Überraschende Niederlage
Arsenal, momentan Spitzenreiter in der Gruppe G, wäre mit einem Sieg weiter, wenn der FC Dynamo Kyiv gleichzeitig gegen den FC Porto gewinnt. Arsène Wenger fordert von seiner Elf vor allem mehr Aufmerksamkeit in der Abwehr, schließlich gab die den Ausschlag für die überraschende 1:2-Niederlage in der Premier League gegen Aufsteiger Stoke City FC.
Viele Verletzungssorgen
"Wenn man die Courage meiner Mannschaft in Frage stellt, tut es mir leid, denn für mich ist ein Team nur dann tapfer, wenn es Fußball spielt und dabei die Regeln respektiert", so Wenger, der neben William Gallas und Emmanuel Eboué neuerdings auch auf Emmanuel Adebayor und Theo Walcott verzichten muss. Immerhin dürfte Bacary Sagna, der den Platz gegen Stoke noch humpelnd verließ, rechtzeitig wieder fit werden.
"Nicht kaltschnäuzig genug"
Arsenal hat bereits drei Spiele in der Premier League verloren, genauso viele wie in der kompletten letzten Saison.

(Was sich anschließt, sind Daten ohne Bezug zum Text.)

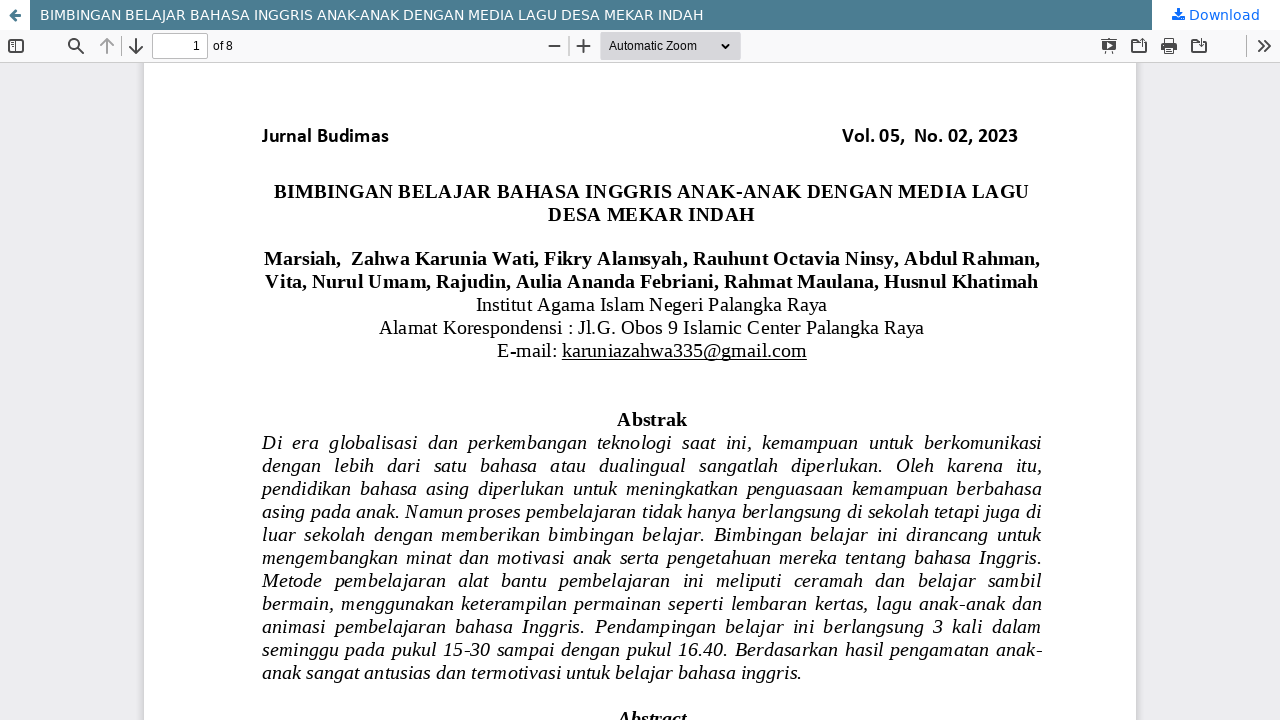

--- FILE ---
content_type: text/html; charset=utf-8
request_url: https://jurnal.stie-aas.ac.id/index.php/JAIM/article/view/10921/4644
body_size: 1058
content:
<!DOCTYPE html>
<html lang="en-US" xml:lang="en-US">
<head>
	<meta http-equiv="Content-Type" content="text/html; charset=utf-8" />
	<meta name="viewport" content="width=device-width, initial-scale=1.0" />
	<title>View of BIMBINGAN BELAJAR BAHASA INGGRIS ANAK-ANAK DENGAN MEDIA LAGU DESA MEKAR INDAH</title>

Laut Wenger ist die Mannschaft nach dem 4:4-Remis im Derby gegen Tottenham Hotspur FC noch immer "verkatert", aber der Franzose glaubt das hauptsächliche Manko erkannt zu haben: "Das Problem liegt nicht in der Tapferkeit meiner Spieler, das Problem ist, dass wir in einigen Spielen einfach nicht kaltschnäuzig genug sind. Wir müssen zu unseren alten Stärken zurückfinden; in der Abwehr gut stehen und unser Spiel aufziehen." Aufgrund von Arsenals Problemen in der Meisterschaft ist es "sehr wichtig, so schnell wie möglich das Achtelfinale zu erreichen", verrät Wenger.
Unter Druck
Immerhin spricht die Tatsache, dass Fenerbahçe seit über vier Jahren kein Champions-League-Auswärtsspiel mehr in der regulären Spielzeit für sich entscheiden konnte, eindeutig für die Gunners. Nach der 2:5-Pleite gegen die Engländer hat die Mannschaft von Luis Aragonés lediglich einen Punkt auf dem Konto und sollte Dynamo das andere Spiel in dieser Gruppe gewinnen, wären die Türken bei einer Niederlage ausgeschieden. Noch dazu haben auch sie auf nationaler Ebene momentan Probleme und liegen nach nur vier Siegen aus neun Partien lediglich auf dem neunten Platz in der Süper Lig. Beim 2:2-Remis gegen Eskişehirspor am Sonntag zog sich Kapitän Alex zu allem Überfluss auch noch eine Verletzung zu, dafür ist Spielmacher Deivid aber wieder einsatzfähig.
Lob für Fàbregas
Im zentralen Mittelfeld wird es für Deivid aber sicherlich nicht einfach, schließlich trifft er dort auf Arsenals Cesc Fàbregas, der zusammen mit Aragonés die UEFA EURO 2008™ gewann. "Fàbregas ist ein außergewöhnlicher Spieler, aber eigentlich kümmere ich mich nur um meine eigene Mannschaft", so Spaniens Ex-Nationaltrainer. "Wir haben unsere Stärken und müssen diese zeigen. Wir haben im ersten Spiel einige Fehler gemacht, aber in der Champions League ist jede Partie anders und wir wollen immer gewinnen. Natürlich werden wir auf Sieg spielen."